Task 5 - Mapping SNPs 2011

From Bioinformatikpedia

All the proteins studied in this practical are involved in monogenetic diseases. These diseases can be caused by single point mutations, so called missense and nonsense mutations.

Note: Due to the Whit holiday (Pfingstferien) this weeks meeting is postponed. The introductory talks will be given next week, June 21st. The following tasks should already be completed until then.

Introductory talks

The first talk gives background information on: Biological_Databases.pdf

  • DSSP
  • HSSP
  • UniProt (if there is time)

The second talk introduces: Biological_Databases_Mutations.pdf

  • Genes and mutations
  • HGMD
  • OMIN

Tasks and questions

Your task for this week is to map approximately 100 point mutations onto your protein sequence. In HGMD (The Human Gene Mutation Database), look for missense and nonsense mutations. HGMD does not list silent point mutations. In dbSNP (Short Genetic Variations), look for silent (point) mutations. In most cases, significantly more than 100 mutations are known. The residue numbers in the two databases may not correspond to each other.

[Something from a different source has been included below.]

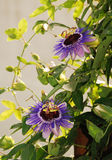 Purple Haze Passifloras. Two Purple Haze Passiflora flower, an evergreen tendril climbing vine Royalty Free Stock Image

You need to find a way to compare between HGMD and dbSNP. In the following, the task is described in more detail using cystic fibrosis as an example. You are free to use a different approach!

Example: Cystic fibrosis

Cystic fibrosis (CF) or mucoviscidosis is a recessive monogenetic disease that affects the respiratory, digestive and reproductive systems. CF involves the production of abnormally thick mucus linings in the lungs (WHO, http://www.who.int). CF is caused by a mutation in the gene coding for the cystic fibrosis transmembrane conductance regulator (CFTR).

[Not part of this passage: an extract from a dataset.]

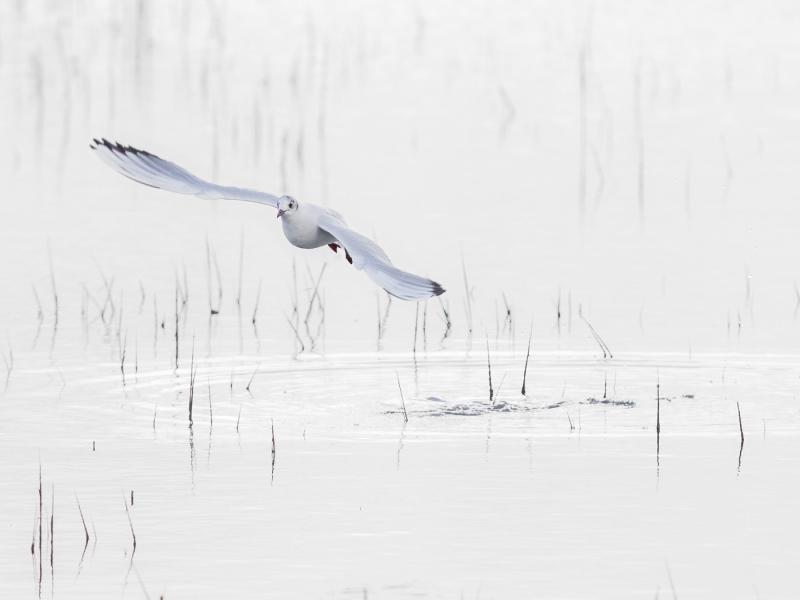 Stephen Tattersall-Majestic Gull-10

  • Search for "gene symbol" CFTR
  • Which mutation types occur? Give a short definition.
  • Get the "missense/nonsense" mutations. How many are given in the non-professional version of HGMD?
  • The protein sequence can be obtained via the accession number, here "NM_000492.3", that links to the NCBI. At NCBI, you can download the protein sequence in FASTA format.
  • Alternatively, you can obtain the protein sequence via the the cDNA sequence. Using the "switch view" link, the protein sequence in three-letter code is given.
  • If you use the cDNA/switch view option, you have to find a tool to translate the three-letter to the one-letter amino acid code, for example: http://molbiol.ru/eng/scripts/01_17.html. You can also translate the DNA sequence directly to the (one-letter) amino acid code. You can also write simple scripts yourself.

2. dbSNP

  • Search for "SNP" and "gene" CFTR
  • Take care that you look at the results for Homo sapiens.
  • The results of the "SNP" search can be displayed for example as "Graphic Summary" and "FASTA". Choose the display that is most helpful to you.
  • From the "gene" search, you can go to the "SNP Geneview Report". The link is found in the section "Genotypes".
  • In dbSNP, you may find many deletions and insertions. If a single nucleotide is deleted or inserted, in principle, this constitutes a point mutation. Why can the effect of deletions and insertions be significant? When would it be less severe? Do not regard deletions and insertion on your map.

3. Mutation map

  • Generate a map of your protein sequences showing (about 100) point mutations. Mark silent and disease causing mutations.
  • To map the mutations from HGMD and dbSNP onto the same protein sequence, you may have to align the two protein sequences you obtain from HGMD and dbSNP.
  • The results can be presented in a table or graphically.